The Gifts of Suffering
Whether they are professional or personal, struggles and challenges come to us all, and we suffer in one way or another. One of my clients is struggling through a career transition after taking time off to care for her father during his cancer treatment, much like the many women who take time off for childbirth, and she has suffered through the rejections of her applications for many jobs (often with no reason given). Another friend recently saw a considerably younger and less experienced person promoted to be her supervisor, a role for which she may be objectively more qualified.
Often we can’t see any gift or grace in the midst of these struggles or the suffering they bring. Those gifts are almost always there, but the pain is sometimes too great: we can’t see the gifts through the tears. We often need to grieve, share, and release the pain before we can see those gifts.

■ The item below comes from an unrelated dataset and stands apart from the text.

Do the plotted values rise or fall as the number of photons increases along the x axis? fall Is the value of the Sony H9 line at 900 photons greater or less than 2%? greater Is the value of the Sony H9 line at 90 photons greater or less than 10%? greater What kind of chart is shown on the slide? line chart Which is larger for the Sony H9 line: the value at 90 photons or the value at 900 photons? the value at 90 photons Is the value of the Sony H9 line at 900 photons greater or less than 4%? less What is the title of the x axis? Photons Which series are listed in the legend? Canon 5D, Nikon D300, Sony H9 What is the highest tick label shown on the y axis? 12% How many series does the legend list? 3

What are these gifts? Perhaps one is that suffering reveals and reminds us of the reality of our weakness, limitation, and need. Perhaps the grace of suffering is in the humility, vulnerability, and broken-openness to which it can draw us, and in the self-knowledge that can come from those.

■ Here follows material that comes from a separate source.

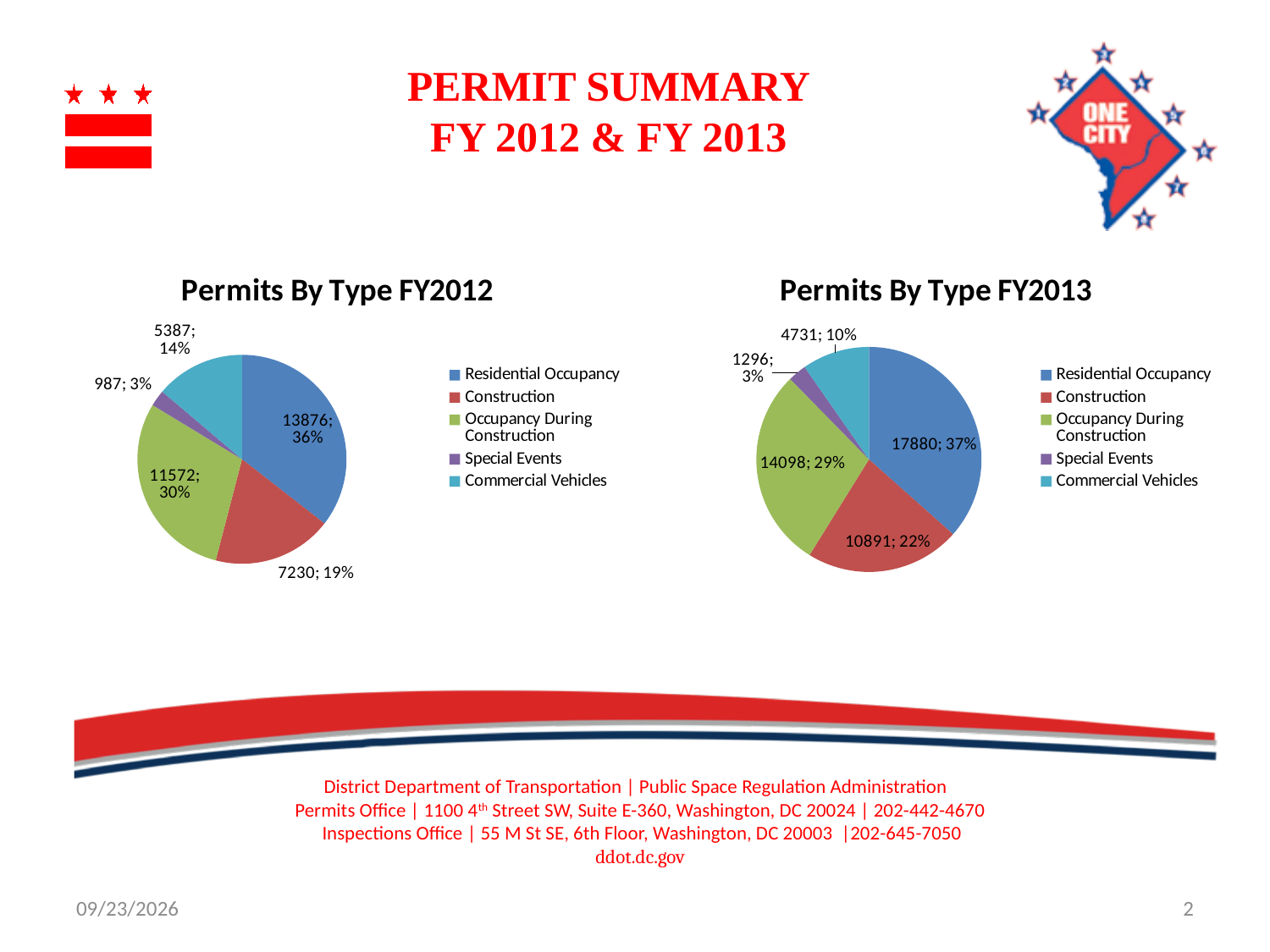
In the Permits By Type FY2013 chart, what value is shown for Construction? 10891; 22% Which is larger: Special Events in the FY2012 chart or Special Events in the FY2013 chart? FY2013 How many permit types are shown in the Permits By Type FY2013 chart? 5 In the Permits By Type FY2013 chart, what is the difference between the Residential Occupancy count and the Occupancy During Construction count? 3782 In the Permits By Type FY2012 chart, what value is shown for Residential Occupancy? 13876; 36% In the Permits By Type FY2013 chart, what share of the pie is Commercial Vehicles? 10% In the Permits By Type FY2012 chart, what is the difference between the Construction count and the Commercial Vehicles count? 1843 What kind of chart is Permits By Type FY2012? Pie chart In the Permits By Type FY2012 chart, which permit type has the largest slice? Residential Occupancy In the Permits By Type FY2013 chart, which permit type has the smallest slice? Special Events In the Permits By Type FY2013 chart, which permit type is shown in green? Occupancy During Construction In the Permits By Type FY2012 chart, what share of the pie is Occupancy During Construction? 30%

Every affliction tests our will, showing whether it is inclined to good or evil. This is why an unforeseen affliction is called a test, because it enables a man to test his hidden desires.
—Mark the Ascetic
Every struggle, challenge, or affliction is a gift when it enables us to see ourselves more clearly, more realistically, when it reveals what had before been hidden, particularly our desires and the inclination of our will.
This is a deep subject, far beyond anyone’s ability to explore in a short message. I write mainly to encourage those of you who may be suffering in some way, and all of you who might remember this during a future challenge: suffering can hold much more than just pain. Hidden in it may be precious gifts for you. I always welcome the opportunity to help you see them.